AI Agents Behind Cloudflare: How to Stop reCAPTCHA Loops on Your Site

Why AI Agents Behind Cloudflare Hit reCAPTCHA Loops

We’ve been running a fleet of AI agents against our own site — content audits, SEO scans, page generators, draft pushes. They all hit sengo.com over HTTPS, exactly like a regular visitor would. That worked fine for months. Then one morning, mobile visitors started reporting a Cloudflare-style overlay on the homepage with the message “This site is exceeding reCAPTCHA Enterprise free quota.”

Login still worked. Wp-admin was fine. But the public marketing pages were broken for a slice of real visitors. After ruling out our security plugin and our contact form’s CAPTCHA, we found the real source: our agents themselves.

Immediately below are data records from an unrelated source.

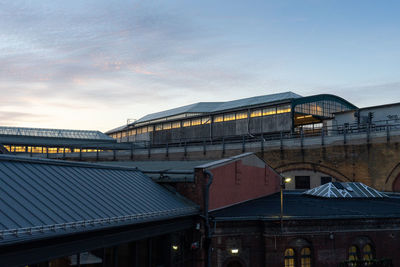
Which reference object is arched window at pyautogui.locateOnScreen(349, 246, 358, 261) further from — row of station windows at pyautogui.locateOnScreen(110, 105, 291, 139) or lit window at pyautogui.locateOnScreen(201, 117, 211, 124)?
lit window at pyautogui.locateOnScreen(201, 117, 211, 124)

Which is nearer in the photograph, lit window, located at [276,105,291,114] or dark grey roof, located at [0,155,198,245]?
dark grey roof, located at [0,155,198,245]

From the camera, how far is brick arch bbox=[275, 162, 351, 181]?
1318 inches

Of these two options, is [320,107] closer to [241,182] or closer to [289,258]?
[241,182]

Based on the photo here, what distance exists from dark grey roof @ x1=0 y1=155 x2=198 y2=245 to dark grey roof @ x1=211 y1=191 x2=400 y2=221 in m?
3.22

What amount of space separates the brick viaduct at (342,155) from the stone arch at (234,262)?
18105 millimetres

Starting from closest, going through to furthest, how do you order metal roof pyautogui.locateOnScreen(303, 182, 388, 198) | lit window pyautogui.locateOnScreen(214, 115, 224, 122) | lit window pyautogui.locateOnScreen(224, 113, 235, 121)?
metal roof pyautogui.locateOnScreen(303, 182, 388, 198)
lit window pyautogui.locateOnScreen(224, 113, 235, 121)
lit window pyautogui.locateOnScreen(214, 115, 224, 122)

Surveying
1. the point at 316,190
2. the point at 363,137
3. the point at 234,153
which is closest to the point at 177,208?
the point at 316,190

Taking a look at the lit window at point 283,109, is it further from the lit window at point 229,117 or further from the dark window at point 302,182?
the dark window at point 302,182

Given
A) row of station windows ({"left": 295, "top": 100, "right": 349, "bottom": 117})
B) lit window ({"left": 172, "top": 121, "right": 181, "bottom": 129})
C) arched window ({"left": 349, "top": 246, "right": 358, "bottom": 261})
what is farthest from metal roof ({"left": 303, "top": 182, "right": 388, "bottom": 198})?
lit window ({"left": 172, "top": 121, "right": 181, "bottom": 129})

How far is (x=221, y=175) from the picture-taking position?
802 inches

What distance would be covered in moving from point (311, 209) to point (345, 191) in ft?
23.1

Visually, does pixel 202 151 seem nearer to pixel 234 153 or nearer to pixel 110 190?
pixel 234 153

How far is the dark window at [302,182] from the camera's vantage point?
3562 centimetres

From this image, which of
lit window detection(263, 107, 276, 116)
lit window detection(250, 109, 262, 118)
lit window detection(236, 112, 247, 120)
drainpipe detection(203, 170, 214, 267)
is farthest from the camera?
lit window detection(236, 112, 247, 120)
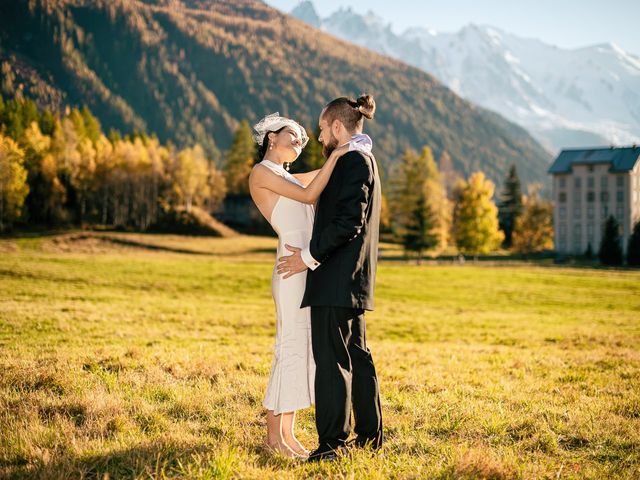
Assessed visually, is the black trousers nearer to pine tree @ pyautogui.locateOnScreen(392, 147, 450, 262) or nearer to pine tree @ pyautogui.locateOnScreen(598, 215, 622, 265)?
pine tree @ pyautogui.locateOnScreen(392, 147, 450, 262)

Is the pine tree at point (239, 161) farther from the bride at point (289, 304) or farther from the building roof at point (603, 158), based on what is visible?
the bride at point (289, 304)

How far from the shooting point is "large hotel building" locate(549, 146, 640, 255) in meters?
82.6

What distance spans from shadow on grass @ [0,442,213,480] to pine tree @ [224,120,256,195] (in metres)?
87.2

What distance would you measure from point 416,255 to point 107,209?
49523mm

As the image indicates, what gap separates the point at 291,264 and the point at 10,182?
66.9 m

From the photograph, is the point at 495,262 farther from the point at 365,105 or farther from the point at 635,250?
the point at 365,105

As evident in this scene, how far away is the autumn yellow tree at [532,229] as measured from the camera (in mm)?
86625

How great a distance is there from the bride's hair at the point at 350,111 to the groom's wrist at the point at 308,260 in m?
1.26

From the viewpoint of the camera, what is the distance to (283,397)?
17.3ft

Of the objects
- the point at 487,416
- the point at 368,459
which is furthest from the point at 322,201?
Answer: the point at 487,416

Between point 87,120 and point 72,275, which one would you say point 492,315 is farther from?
point 87,120

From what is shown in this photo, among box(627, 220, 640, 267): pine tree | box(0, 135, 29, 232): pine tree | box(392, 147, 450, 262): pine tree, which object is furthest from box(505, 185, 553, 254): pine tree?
box(0, 135, 29, 232): pine tree

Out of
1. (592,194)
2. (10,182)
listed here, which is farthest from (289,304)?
(592,194)

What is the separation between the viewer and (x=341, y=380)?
5062 mm
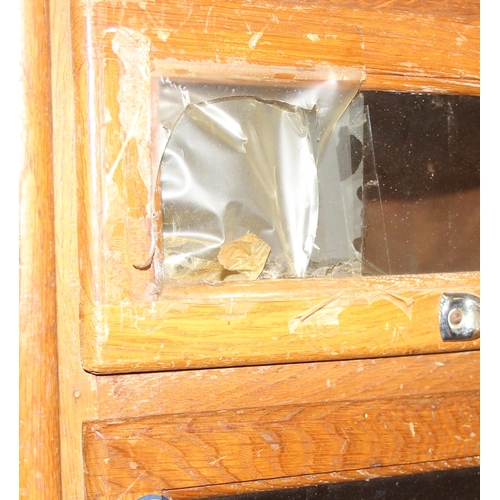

Every script we ran was, from Cloudflare’s perspective, a robot — and a robot that came back hundreds of times a day from a single residential IP.

That’s the first lesson about AI agents behind Cloudflare: your own automation is hostile traffic by default. Cloudflare doesn’t know your laptop’s curl call is friendly. It sees the same fingerprint patterns it sees from credential stuffing tools and scrapers — and it treats them the same way.

How Cloudflare’s Bot Protection Sees Agent Traffic

Cloudflare’s bot management runs on layered signals — User-Agent strings, JA3/JA4 TLS fingerprints, header order, behavioral patterns, and IP reputation. The naive defenses you might reach for fail predictably.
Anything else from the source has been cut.